Schreiben als Entdecken. Welche Herzensfreude breitet sich aus, als diese Worte gelesen werden! Wir alle brauchen sie so, die fliegende Heiterkeit, herzliche Offenheit und mutige Zuversicht. Denn auch der Hörende ist wie der Schreibende ein Mensch des Herzens. Mein Schreibmotto, das den Kurs begleitet, gebe ich in die Runde:

Die beste Art, zu schreiben ist mit den ureigenen Worten und diese fließen
unmittelbar aus dem Herzen in die Hand.

Das Herz ist unser wahres Selbst. Meine Erfahrung ist seit 15 Jahren kreativer Schreibkurse mit jungen Menschen: Jede und jeder findet seinen inneren Schreiber, die innere Schreiberin, den Ansatz dazu. Er ist kostbar wie ein kleiner Diamant im eigenen Herzen, in der eigenen Hand. Es ist die Ahnung von Vollkommenheit in poetischer Gestalt.

Zur Quelle bewegen wir uns in 30 Stunden KPU innerhalb von fünf Wochen. Die Natur mit Vogelgezwitscher, dem Rauschen der Bäume, der Sonne ist dabei genauso unser Zuhause wie die Stille. Wir üben Achtsamkeit, das In-sich-Hineinhorchen. Innehalten wird als Wohlgefühl erlebt. Den Geist an die Natur anschmiegen, mit ihr ins Gespräch kommen ist heilsam. Milena schreibt in ihrem Gedicht «Freiheit»:

Unendliche Weite
Wo stehe ich?
Sich findend
Nach Hause kommen.

Liest man das Gedicht, gleitet der Geist an einen Ort der Selbstliebe, die mehr ist als man selbst. Silas schreibt:

Freiheit heißt, sich auf eine bestimmte Art und Weise sicher zu fühlen, ohne einen Zwang zu haben. Freiheit heißt Leichtigkeit.

Eine fantastische Wahrnehmung des geistigen Wesensgrundes! Empfindungen finden erste kreative Formen. Wo gibt es heute noch Stille? Die jungen Menschen schätzen sie.

Eine gemeinsame Energie schwingt in der Gruppe von zehn bis vierzehn Menschen: Mit-ein-ander. Das Schreiben an einem Rondell, einem Wortwechsel, einer Geschichte, das Sammeln von inneren Bildern, das Wahrnehmen des Anderen sensibilisieren.

Kreatives Schreiben ist in dieser Art und Weise immer auch biografische Begleitung. Dessen sollte man sich als Lehrende bewusst sein.

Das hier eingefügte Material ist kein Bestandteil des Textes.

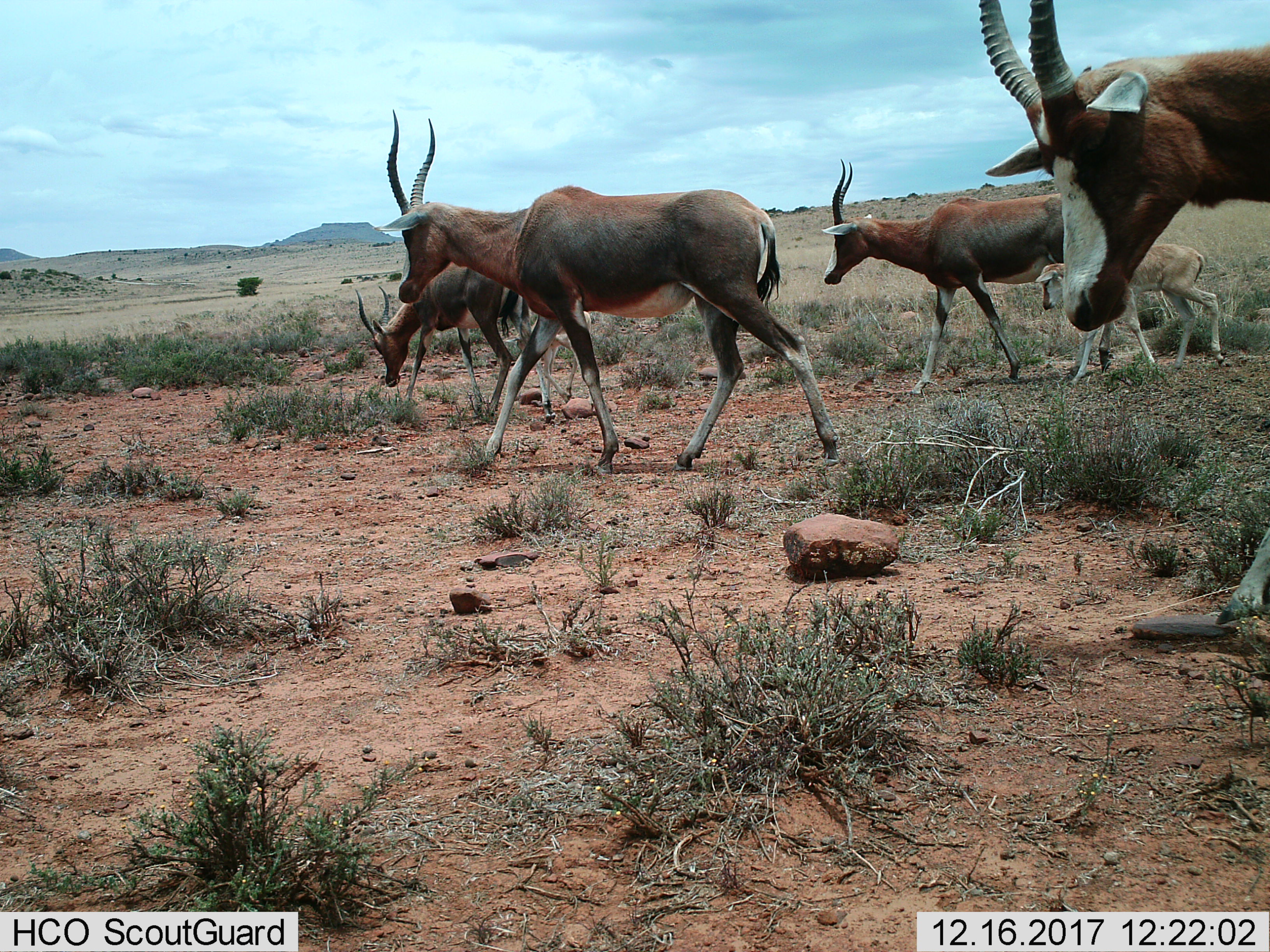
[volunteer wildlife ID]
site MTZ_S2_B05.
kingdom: Animalia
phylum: Chordata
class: Mammalia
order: Artiodactyla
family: Bovidae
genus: Damaliscus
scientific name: Damaliscus pygargus phillipsi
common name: blesbok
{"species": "blesbok (Damaliscus pygargus phillipsi)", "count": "5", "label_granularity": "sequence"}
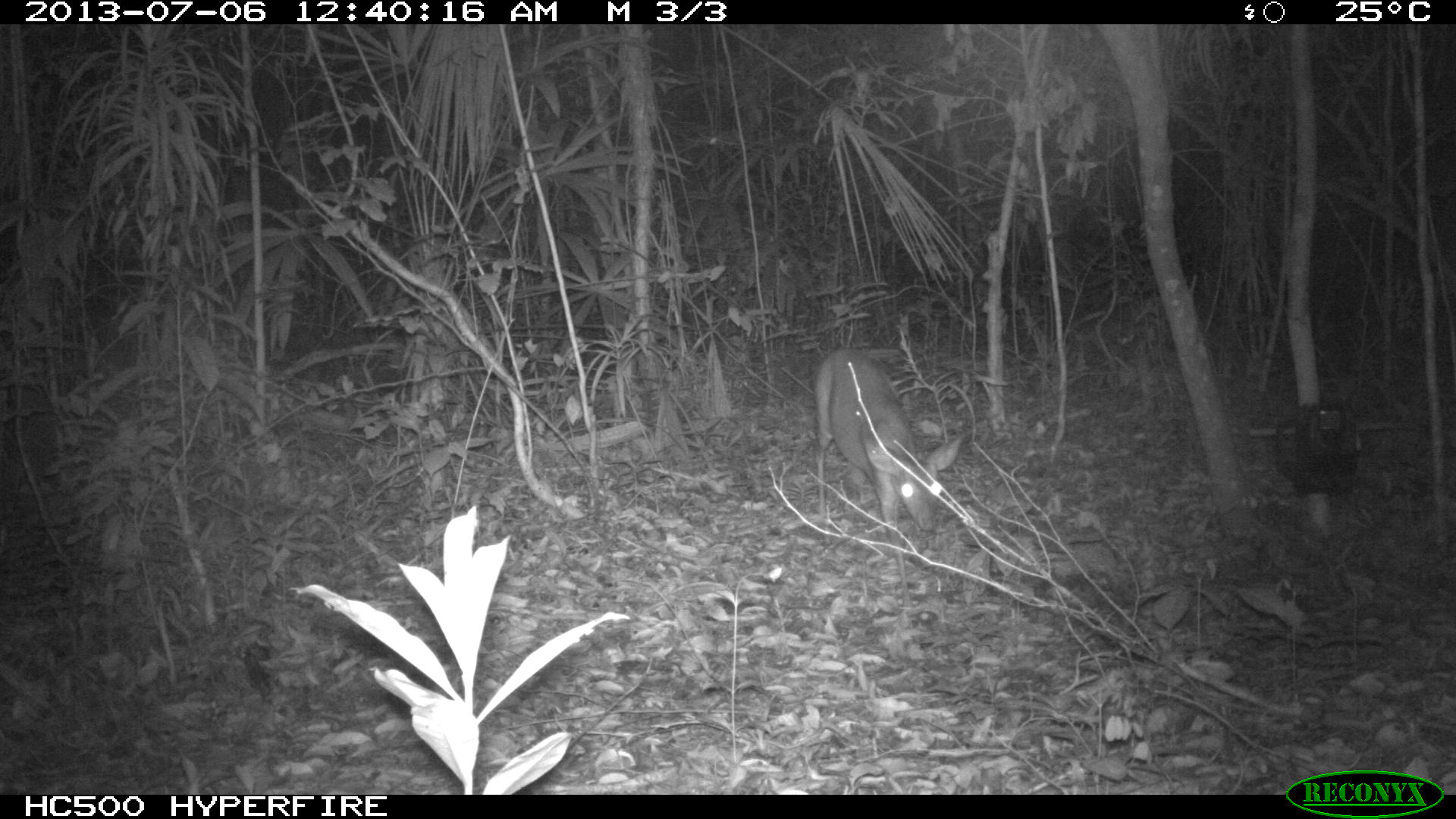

Nach einer poetischen Meditation im kreisförmigen Liegen schaue ich in entspannte Gesichter. Jemand sagt, dass es die Stille war, eine Stille, die er kaum noch kenne, die ihm so gutgetan. Danach schreiben wir spontan ohne Reden einen Text auf ein A2-Blatt. Jede und jeder einen Satz. Der erste Satz ist: «Der Wind rauschte und wehte alles durcheinander.» Das Blatt kreist. Wir lesen den Text, alle lesen ihn laut. Der Text endet mit dem Satz: «Aber ist das jetzt das Ende oder gerade erst der Anfang?» Unendlichkeit scheint auf. Wir suchen gemeinsam den Titel. Der Text, ein Bewusstseinsstrom, heißt «Schmerz der Freiheit». 14 Sätze, 14 Schreibende. Und hinter jedem Satz wartet gleichsam eine ganze Geschichte! Daraus entstehen in Gruppen weitere Formen: ein Hörstück, die Verwandlung in eine Poesie, eine Kurzgeschichte, Essais zum Thema Freiheit, Sprechen und Denken, meine Lebensreise, Glück. Kreatürlichkeit gedeiht!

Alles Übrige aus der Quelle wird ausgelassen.